**Task brief:** Print every entry exactly once more, omitting each picture.

• • • •

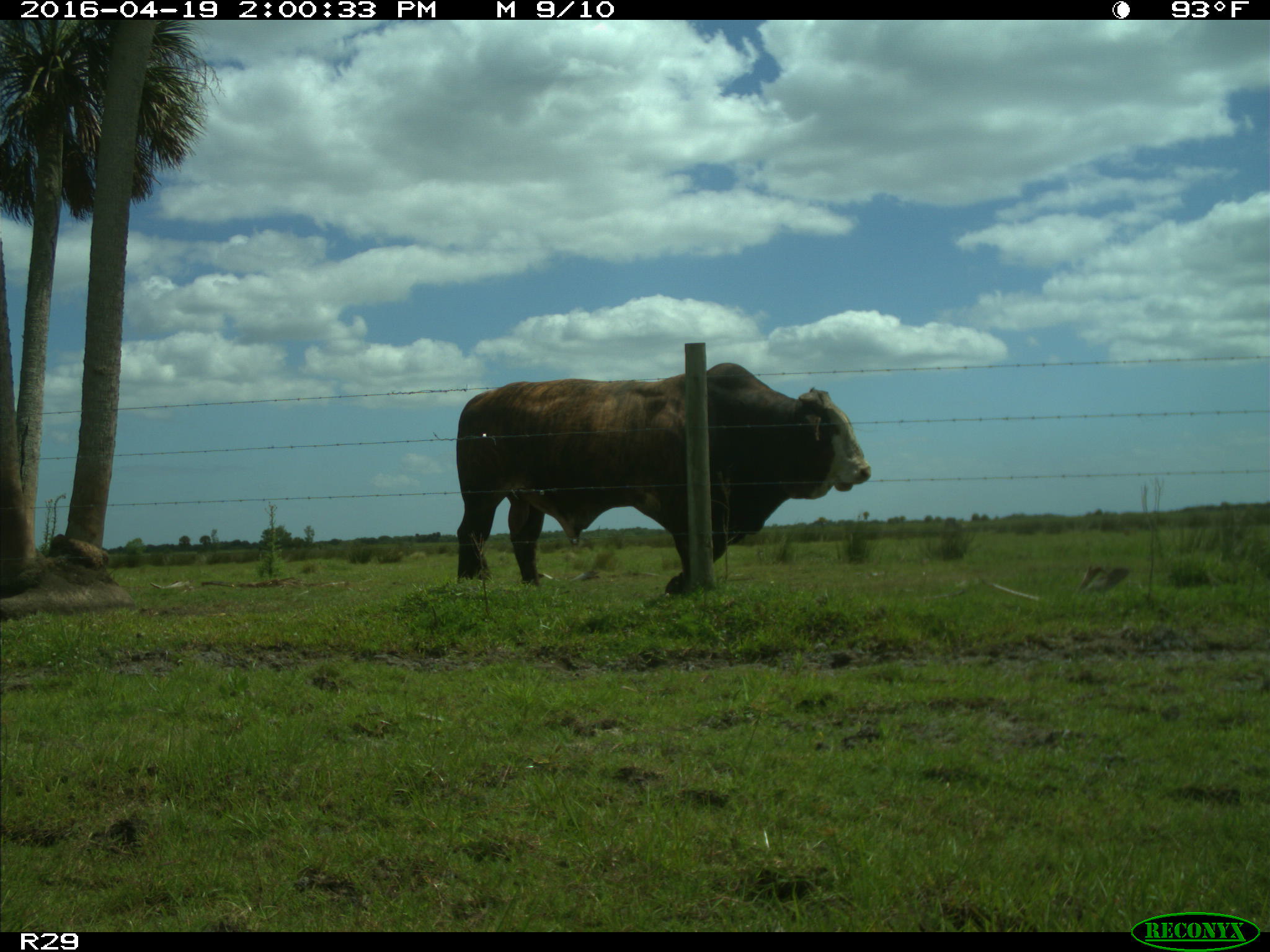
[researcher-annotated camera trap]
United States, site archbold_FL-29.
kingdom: Animalia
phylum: Chordata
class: Mammalia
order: Artiodactyla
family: Bovidae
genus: Bos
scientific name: Bos taurus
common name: domestic cow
Bos taurus (domestic cow).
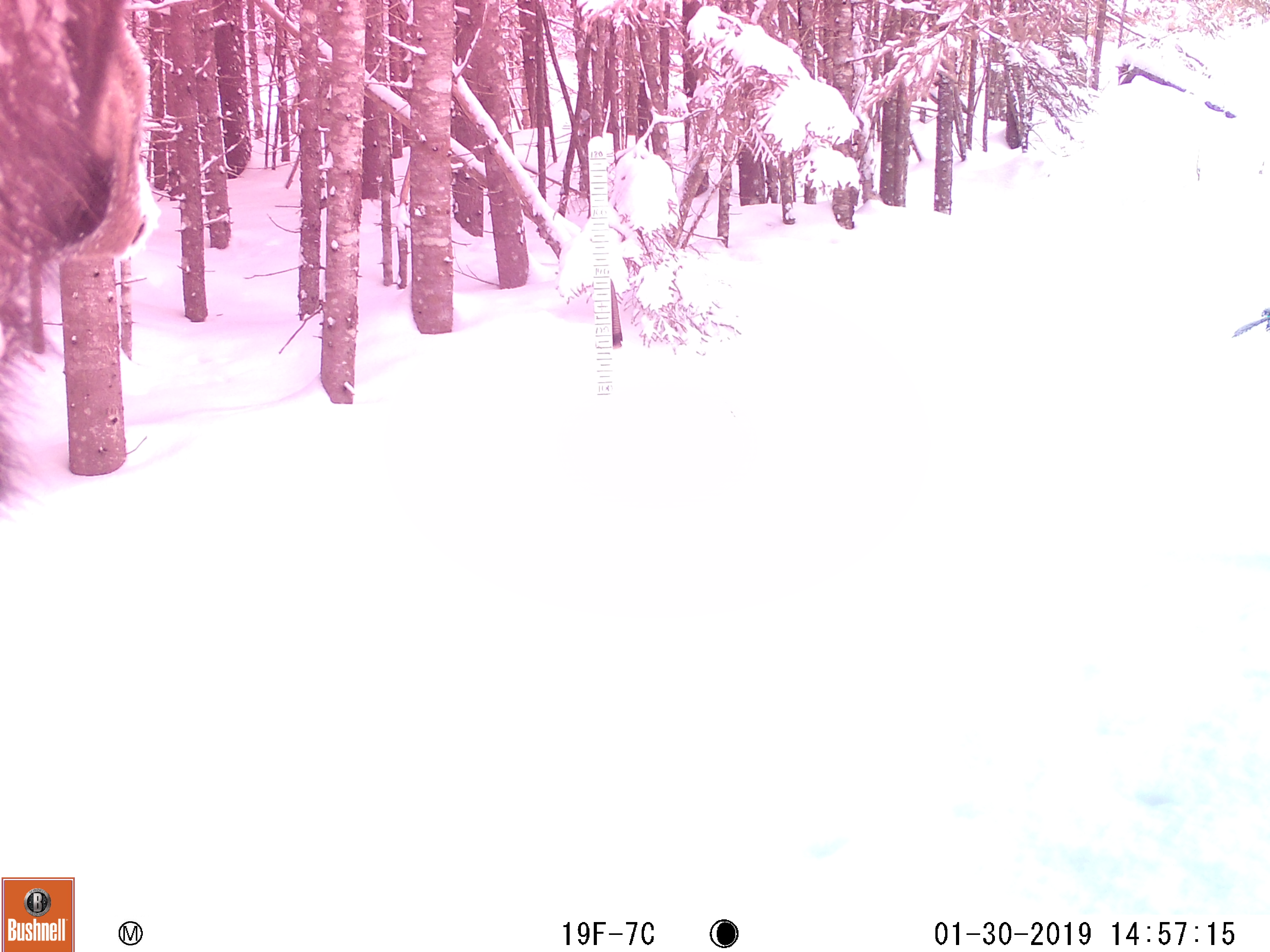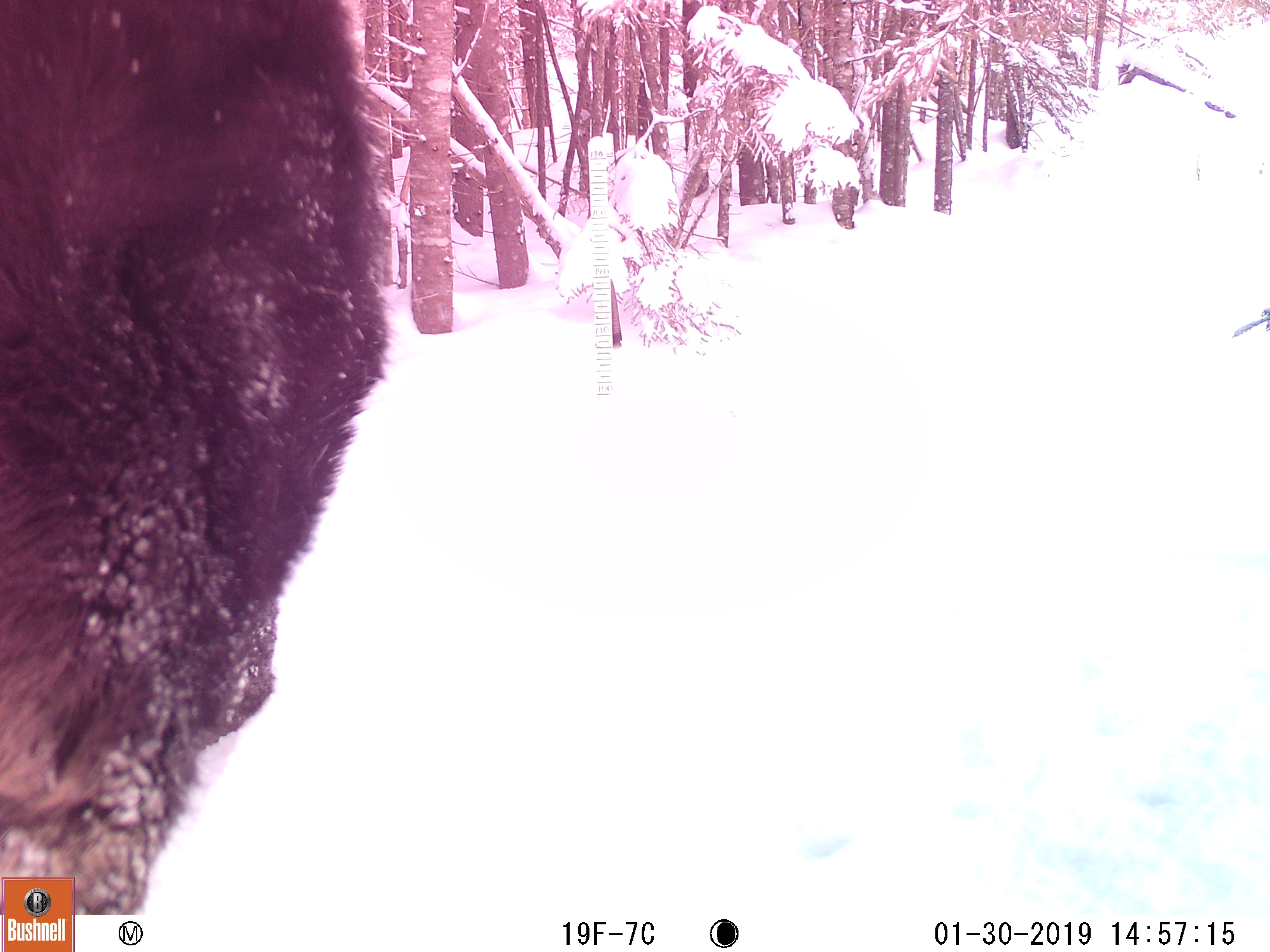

• • • •

**Written response:**
[researcher-annotated camera trap]
United States, site archbold_FL-29.
kingdom: Animalia
phylum: Chordata
class: Mammalia
order: Artiodactyla
family: Bovidae
genus: Bos
scientific name: Bos taurus
common name: domestic cow
Bos taurus (domestic cow).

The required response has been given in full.